### ESTRATTO DEL TESTO
⟨

L’altra donna
Dopo il sopravvalutato Juno (2007) e il sottostimato Young Adult (2011) si ricompone il sodalizio artistico tra Jason Reitman dietro la macchina da presa e Diablo Cody in sede di sceneggiatura. E, con la decisiva aggiunta di Charlize Theron come protagonista (lo era anche nel menzionato Young Adult), i risultati continuano ad essere meritevoli di attenzione. Una volta preso atto, però, che gli script di Diablo Cody non brillano tanto per particolare originalità narrativa quanto per la capacità di scandagliare con una certa profondità la psiche femminile.

⟩

### ESERCIZI DA SVOLGERE
• 1. Riassumi l'estratto in due frasi.
• 2. Elenca tutte le persone nominate nell'estratto.

### DATI MOSTRATI
⟨

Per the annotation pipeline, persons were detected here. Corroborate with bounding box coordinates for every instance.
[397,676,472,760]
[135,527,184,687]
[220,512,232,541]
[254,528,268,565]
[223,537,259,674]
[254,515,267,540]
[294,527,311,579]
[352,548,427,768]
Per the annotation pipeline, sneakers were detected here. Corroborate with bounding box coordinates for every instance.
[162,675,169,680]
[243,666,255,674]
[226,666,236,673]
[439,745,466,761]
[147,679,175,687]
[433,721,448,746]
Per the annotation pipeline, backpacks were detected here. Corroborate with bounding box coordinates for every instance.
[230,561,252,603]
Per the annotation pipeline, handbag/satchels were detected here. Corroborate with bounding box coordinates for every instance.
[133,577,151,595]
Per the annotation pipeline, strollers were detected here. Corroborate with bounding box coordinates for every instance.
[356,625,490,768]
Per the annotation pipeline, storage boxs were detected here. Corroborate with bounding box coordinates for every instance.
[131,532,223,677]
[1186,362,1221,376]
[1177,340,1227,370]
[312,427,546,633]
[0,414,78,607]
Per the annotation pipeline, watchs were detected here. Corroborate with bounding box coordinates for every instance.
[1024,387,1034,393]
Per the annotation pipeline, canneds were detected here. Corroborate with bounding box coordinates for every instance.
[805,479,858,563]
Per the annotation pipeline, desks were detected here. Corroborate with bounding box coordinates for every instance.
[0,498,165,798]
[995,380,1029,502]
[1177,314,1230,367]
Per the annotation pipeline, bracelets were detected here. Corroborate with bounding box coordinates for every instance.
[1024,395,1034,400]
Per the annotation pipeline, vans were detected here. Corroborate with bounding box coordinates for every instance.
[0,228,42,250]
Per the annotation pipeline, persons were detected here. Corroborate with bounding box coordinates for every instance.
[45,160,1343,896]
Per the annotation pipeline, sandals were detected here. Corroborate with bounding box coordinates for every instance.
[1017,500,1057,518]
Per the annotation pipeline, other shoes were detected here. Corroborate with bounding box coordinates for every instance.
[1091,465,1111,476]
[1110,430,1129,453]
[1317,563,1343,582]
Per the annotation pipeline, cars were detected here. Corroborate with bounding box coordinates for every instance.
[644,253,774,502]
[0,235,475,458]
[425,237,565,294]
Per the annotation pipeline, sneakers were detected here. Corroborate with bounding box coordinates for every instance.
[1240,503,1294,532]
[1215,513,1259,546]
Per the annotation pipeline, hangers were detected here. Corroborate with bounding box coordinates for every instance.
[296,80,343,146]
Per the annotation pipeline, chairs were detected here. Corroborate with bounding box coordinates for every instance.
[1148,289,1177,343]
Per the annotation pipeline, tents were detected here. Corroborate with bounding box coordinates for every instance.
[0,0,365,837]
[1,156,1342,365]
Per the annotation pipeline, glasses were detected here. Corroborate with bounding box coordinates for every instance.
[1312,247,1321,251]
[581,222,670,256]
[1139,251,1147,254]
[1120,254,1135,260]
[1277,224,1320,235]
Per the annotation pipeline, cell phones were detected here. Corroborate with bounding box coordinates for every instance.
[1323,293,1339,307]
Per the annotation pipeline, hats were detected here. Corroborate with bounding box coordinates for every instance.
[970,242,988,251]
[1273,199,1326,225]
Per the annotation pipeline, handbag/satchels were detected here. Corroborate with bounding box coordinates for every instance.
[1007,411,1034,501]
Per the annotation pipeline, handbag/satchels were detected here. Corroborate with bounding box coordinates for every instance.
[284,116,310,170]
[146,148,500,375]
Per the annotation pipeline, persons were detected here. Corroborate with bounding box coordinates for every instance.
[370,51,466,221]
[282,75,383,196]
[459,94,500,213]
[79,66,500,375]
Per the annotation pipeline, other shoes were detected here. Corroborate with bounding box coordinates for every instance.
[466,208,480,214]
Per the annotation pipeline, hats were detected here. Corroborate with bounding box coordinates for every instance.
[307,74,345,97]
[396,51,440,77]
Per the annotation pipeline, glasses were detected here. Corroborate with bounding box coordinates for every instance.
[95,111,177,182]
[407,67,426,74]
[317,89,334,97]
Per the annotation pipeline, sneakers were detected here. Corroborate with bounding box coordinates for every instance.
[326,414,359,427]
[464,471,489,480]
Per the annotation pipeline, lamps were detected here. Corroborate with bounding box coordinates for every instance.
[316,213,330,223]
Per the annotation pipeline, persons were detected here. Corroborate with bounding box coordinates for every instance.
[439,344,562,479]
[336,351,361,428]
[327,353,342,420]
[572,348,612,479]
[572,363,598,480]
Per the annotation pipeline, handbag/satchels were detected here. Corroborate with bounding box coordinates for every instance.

⟩

### SOLUZIONI
• 1. Dopo Juno (2007) e Young Adult (2011), Jason Reitman alla regia e Diablo Cody alla sceneggiatura tornano a lavorare insieme, con Charlize Theron di nuovo protagonista, e i risultati restano meritevoli di attenzione. Gli script di Diablo Cody, però, non brillano tanto per originalità narrativa quanto per la capacità di scandagliare con una certa profondità la psiche femminile.

• 2. Jason Reitman, Diablo Cody, Charlize Theron